> DO THIS: Print the listing below verbatim, line by line, leaving out the pictures.

> RAW RECORDS:

════

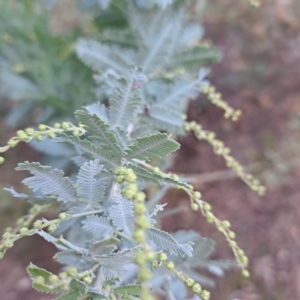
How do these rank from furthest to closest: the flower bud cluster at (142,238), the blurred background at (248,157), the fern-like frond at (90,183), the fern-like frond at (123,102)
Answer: the blurred background at (248,157) < the fern-like frond at (123,102) < the fern-like frond at (90,183) < the flower bud cluster at (142,238)

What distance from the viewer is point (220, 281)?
1626 mm

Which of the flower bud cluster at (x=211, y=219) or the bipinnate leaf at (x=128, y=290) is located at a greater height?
the flower bud cluster at (x=211, y=219)

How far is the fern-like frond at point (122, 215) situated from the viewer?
596 millimetres

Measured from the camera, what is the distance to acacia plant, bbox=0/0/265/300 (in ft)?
1.86

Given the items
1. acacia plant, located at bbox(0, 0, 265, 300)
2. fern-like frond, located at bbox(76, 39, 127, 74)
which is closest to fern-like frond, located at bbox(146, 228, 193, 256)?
acacia plant, located at bbox(0, 0, 265, 300)

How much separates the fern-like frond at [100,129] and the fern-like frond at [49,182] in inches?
3.6

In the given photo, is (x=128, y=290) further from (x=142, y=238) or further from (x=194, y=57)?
(x=194, y=57)

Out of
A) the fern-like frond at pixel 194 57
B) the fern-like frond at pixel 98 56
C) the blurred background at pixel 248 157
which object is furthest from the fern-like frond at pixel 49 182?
the blurred background at pixel 248 157

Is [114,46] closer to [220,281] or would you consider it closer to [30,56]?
[30,56]

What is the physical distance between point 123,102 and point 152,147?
0.60 feet

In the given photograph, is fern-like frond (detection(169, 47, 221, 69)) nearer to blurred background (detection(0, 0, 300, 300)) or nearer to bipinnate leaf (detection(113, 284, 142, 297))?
blurred background (detection(0, 0, 300, 300))

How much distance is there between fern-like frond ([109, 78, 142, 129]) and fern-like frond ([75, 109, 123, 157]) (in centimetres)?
12

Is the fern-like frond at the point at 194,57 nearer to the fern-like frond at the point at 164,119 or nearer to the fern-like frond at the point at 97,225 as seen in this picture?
the fern-like frond at the point at 164,119

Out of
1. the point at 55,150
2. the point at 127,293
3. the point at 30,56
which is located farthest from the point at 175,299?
the point at 30,56
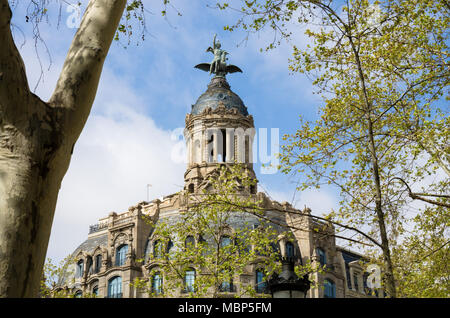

════

> RESULT OF THIS TASK:
How do these rank from furthest to closest: the flower bud cluster at (142,238), the blurred background at (248,157), the fern-like frond at (90,183), the fern-like frond at (123,102)
Answer: the blurred background at (248,157) < the fern-like frond at (123,102) < the fern-like frond at (90,183) < the flower bud cluster at (142,238)

What distance from the viewer is point (220, 281)?
1626 mm

Which of the flower bud cluster at (x=211, y=219) or the bipinnate leaf at (x=128, y=290) is located at a greater height?
the flower bud cluster at (x=211, y=219)

How far is the fern-like frond at point (122, 215) situated from the viewer?
596 millimetres

Measured from the camera, what is the distance to acacia plant, bbox=0/0/265/300 (in ft)?
1.86

Given the items
1. acacia plant, located at bbox(0, 0, 265, 300)
2. fern-like frond, located at bbox(76, 39, 127, 74)
which is closest to fern-like frond, located at bbox(146, 228, 193, 256)?
acacia plant, located at bbox(0, 0, 265, 300)

How much separates the fern-like frond at [100,129] and the fern-like frond at [49,182] in inches?
3.6

In the given photo, is (x=128, y=290) further from (x=142, y=238) or further from (x=194, y=57)?
(x=194, y=57)

Out of
A) the fern-like frond at pixel 194 57
B) the fern-like frond at pixel 98 56
C) the blurred background at pixel 248 157
which object is furthest from the fern-like frond at pixel 49 182?
the blurred background at pixel 248 157

Is [114,46] closer to [220,281] or would you consider it closer to [30,56]?
[30,56]

What is the physical distance between point 123,102 and point 152,147?
0.60 feet

In the given photograph, is fern-like frond (detection(169, 47, 221, 69)) nearer to blurred background (detection(0, 0, 300, 300)) or nearer to bipinnate leaf (detection(113, 284, 142, 297))?
blurred background (detection(0, 0, 300, 300))

How much distance is there between fern-like frond ([109, 78, 142, 129]) and fern-like frond ([75, 109, 123, 157]) (in centimetres)?
12

Is the fern-like frond at the point at 194,57 nearer to the fern-like frond at the point at 164,119 or nearer to the fern-like frond at the point at 97,225 as seen in this picture?
the fern-like frond at the point at 164,119

Out of
1. the point at 55,150
2. the point at 127,293
3. the point at 30,56
which is located farthest from the point at 175,299?
the point at 30,56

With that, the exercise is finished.